■ EXERCISE DESCRIPTION:
Answer these from the mesh current analysis text:
1. In which direction should the unknown mesh currents be assigned?
2. In the part on current sources, what is the Mesh B current set equal to?
3. Which current source is shared between meshes B and C?

■ DOCUMENT:
%%
Assign unknonw mesh currents in a clockwise direction.
It is okay to assign a mesh current orientation that is opposite that of a current source. That will work itself out in the sign of the current.
Apply KVL to each mesh with mesh currents being used for circuit elements.
Solve linear set of equations.
Mesh A
\[ \begin{gather} -v_s + i_A R_1 + (i_A - i_B) R_2 = 0 \\ v_s = i_A (R_1 + R_2) - i_B R_2 \end{gather} \]
\(i_A\) and \(i_B\) are not the physical element currents; they are the mesh currents. The physical currents will be the superposition of the relevant mesh currents.
Mesh B
\[ \begin{gather} i_B R_3 + (i_B - i_C) R_4 + (i_B - i_A) R_2 = 0 \\ -i_A R_2 + i_B (R_2 + R_3 + R_4) - i_C R_4 = 0 \end{gather} \]
Mesh C
\[ \begin{gather} i_C R_5 + i_C R_6 + (i_C - i_B) R_4 = 0 \\ -i_B R_4 + i_C (R_4 + R_5 + R_6) = 0 \end{gather} \]
Solve Linear Set of Equations
\[ \begin{bmatrix} R_1 + R_2 & -R_2 & 0 \\ -R_2 & R_2 + R_3 + R_4 & -R_4 \\ 0 & -R_4 & R_4 + R_5 + R_6 \end{bmatrix} \begin{bmatrix} i_A \\ i_B \\ i_C \end{bmatrix} = \begin{bmatrix} v_s \\ 0 \\ 0 \end{bmatrix} \]
\[ \begin{gather} \bar{R} \bar{I} = \bar{V} \\ \bar{I} = \bar{R}^{-1} \bar{V} \end{gather} \]
- Solve for physical currents and voltages in terms of known mesh currents.
MCA: Current Sources
Mesh A: \(-V_S + i_A R_1 + (i_A - i_B) R_2 = 0\)
Mesh B: \(i_B = -I_S\)
Solve for \(i_A = \frac{V_s - I_s R_2}{R_1 + R_2}\)
Solve for physical voltages and currents in terms of mesh currents.
MCA: Shared Mesh Current Sources
Solve for \(i_4\).
- Setup meshes.
Remember to keep all mesh current orientations clockwise!
- KVL around each mesh.
Mesh A
\[ i_A = I_{S1} \]
Mesh B & C
- \(I_{S2}\) is shared between meshes \(B\) and \(C\).
%%
■ DATASET EXTRACT:
%%
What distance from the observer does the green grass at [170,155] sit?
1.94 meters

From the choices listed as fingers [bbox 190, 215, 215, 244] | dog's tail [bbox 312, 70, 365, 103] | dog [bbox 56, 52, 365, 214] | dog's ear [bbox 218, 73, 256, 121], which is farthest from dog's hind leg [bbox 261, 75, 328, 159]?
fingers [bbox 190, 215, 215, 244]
%%
■ RESPONSE:
1. Clockwise.
2. -I_S (i_B = -I_S).
3. I_S2.